EXCERPT TO READ –
▼▼▼

Biscuits are one of the simplest breads to make gluten-free, and can be served any time of day. Once you have a good biscuit recipe, you can create so many variations – plain, cheddar, spicy, herbed. You can bake them on top of a stew or serve them in a beautiful basket, wrapped with a pretty cloth napkin to keep them warm.
These biscuits are deliciously crisp on the outside and soft and moist on the inside. I’ve made them countless times and each time they turn out perfectly. I’ve found that homemade biscuits make people feel special, and they take less than 40 minutes to make. I like to serve these when we have family in town for the weekend or when friends come over for brunch.
This recipe has been adapted from Ina Garten’s Chive Biscuit recipe in Barefoot Contessa Family Style. Cutting the biscuits with a knife instead of using a biscuit cutter is a trick I learned from her, too. It’s so much easier this way. Sometimes I cut them into triangles, too. I substituted some of the cream for 1 % milk with fabulous results. The flaked sea salt gives the biscuits another dimension of flavor and texture that I really enjoy. I purchase it from Salt Works and store it in a glass jar. I hope you have as much fun serving these to your family and friends as I have.
Build A Better Burger Contest
Many of you know that I competed in Sutter Home’s Build a Better Burger contest this past weekend – and I came in second! It was an amazing experience to compete in the 2nd largest cooking competition in the US and win something. Actually, I’m still shocked. Joe took over 200 pictures, so I’m going to sort through them this week and put together a small Flickr photo album. I’ll post a link when it’s up.

▲▲▲

TASKS FOR THIS EXERCISE –
**a)** From the biscuit post, set down everything from "Biscuits are one" down to "over for brunch." word for word.
**b)** Turn the paragraph of the biscuit post that opens "This recipe has been adapted" into a short bulleted list of its main facts.

RECORDS PROVIDED –
▼▼▼

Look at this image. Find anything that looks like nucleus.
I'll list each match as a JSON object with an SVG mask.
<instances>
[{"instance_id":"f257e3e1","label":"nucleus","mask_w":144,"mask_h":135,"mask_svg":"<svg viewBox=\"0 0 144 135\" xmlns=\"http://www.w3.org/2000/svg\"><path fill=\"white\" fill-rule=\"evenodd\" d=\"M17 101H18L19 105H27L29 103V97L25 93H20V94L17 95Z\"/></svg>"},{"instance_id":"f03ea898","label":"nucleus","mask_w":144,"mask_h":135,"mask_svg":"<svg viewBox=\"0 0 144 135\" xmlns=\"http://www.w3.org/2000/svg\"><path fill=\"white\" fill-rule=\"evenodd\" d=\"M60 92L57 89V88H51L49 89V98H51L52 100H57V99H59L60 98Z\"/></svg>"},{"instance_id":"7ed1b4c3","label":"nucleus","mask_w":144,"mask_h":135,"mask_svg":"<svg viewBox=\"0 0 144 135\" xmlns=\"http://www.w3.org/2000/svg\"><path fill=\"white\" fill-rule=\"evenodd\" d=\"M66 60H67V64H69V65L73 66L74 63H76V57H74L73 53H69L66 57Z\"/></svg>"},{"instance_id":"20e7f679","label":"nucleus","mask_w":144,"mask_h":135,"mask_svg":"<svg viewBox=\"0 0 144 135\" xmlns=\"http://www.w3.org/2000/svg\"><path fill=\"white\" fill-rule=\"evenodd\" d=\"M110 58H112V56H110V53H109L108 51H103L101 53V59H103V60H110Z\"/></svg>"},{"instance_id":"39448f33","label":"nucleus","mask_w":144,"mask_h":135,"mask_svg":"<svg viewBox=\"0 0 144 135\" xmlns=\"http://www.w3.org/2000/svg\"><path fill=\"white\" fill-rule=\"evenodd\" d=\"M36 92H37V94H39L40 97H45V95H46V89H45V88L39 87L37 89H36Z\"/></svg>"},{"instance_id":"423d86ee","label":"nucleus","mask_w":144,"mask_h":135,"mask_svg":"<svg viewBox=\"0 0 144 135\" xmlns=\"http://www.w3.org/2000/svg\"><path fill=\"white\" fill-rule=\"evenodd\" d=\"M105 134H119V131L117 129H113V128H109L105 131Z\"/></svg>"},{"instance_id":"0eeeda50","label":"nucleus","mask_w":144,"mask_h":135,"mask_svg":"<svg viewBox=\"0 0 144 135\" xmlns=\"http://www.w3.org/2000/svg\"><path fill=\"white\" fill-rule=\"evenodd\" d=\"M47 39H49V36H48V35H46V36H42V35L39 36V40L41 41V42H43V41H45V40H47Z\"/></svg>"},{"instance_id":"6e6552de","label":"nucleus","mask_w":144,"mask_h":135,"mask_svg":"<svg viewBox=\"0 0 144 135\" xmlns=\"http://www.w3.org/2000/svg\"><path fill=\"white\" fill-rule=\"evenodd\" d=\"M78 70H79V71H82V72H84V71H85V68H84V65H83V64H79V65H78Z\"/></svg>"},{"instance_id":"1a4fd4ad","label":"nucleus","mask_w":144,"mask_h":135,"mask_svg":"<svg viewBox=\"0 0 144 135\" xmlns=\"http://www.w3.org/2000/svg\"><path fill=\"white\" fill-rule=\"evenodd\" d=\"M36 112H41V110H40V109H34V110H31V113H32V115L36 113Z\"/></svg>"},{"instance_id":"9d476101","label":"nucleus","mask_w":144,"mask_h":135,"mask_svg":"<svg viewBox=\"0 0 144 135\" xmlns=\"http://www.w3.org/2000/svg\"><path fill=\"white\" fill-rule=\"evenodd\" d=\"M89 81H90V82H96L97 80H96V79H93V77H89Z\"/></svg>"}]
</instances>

▲▲▲

ANSWERS BY ITEM NUMBER –
**a)**
Biscuits are one of the simplest breads to make gluten-free, and can be served any time of day. Once you have a good biscuit recipe, you can create so many variations – plain, cheddar, spicy, herbed. You can bake them on top of a stew or serve them in a beautiful basket, wrapped with a pretty cloth napkin to keep them warm.
These biscuits are deliciously crisp on the outside and soft and moist on the inside. I’ve made them countless times and each time they turn out perfectly. I’ve found that homemade biscuits make people feel special, and they take less than 40 minutes to make. I like to serve these when we have family in town for the weekend or when friends come over for brunch.

**b)**
- Adapted from Ina Garten's Chive Biscuit recipe in Barefoot Contessa Family Style.
- The biscuits are cut with a knife instead of a biscuit cutter, a trick also learned from her, and are sometimes cut into triangles.
- Some of the cream is replaced with 1% milk, with fabulous results.
- Flaked sea salt adds flavor and texture. It is bought from Salt Works and kept in a glass jar.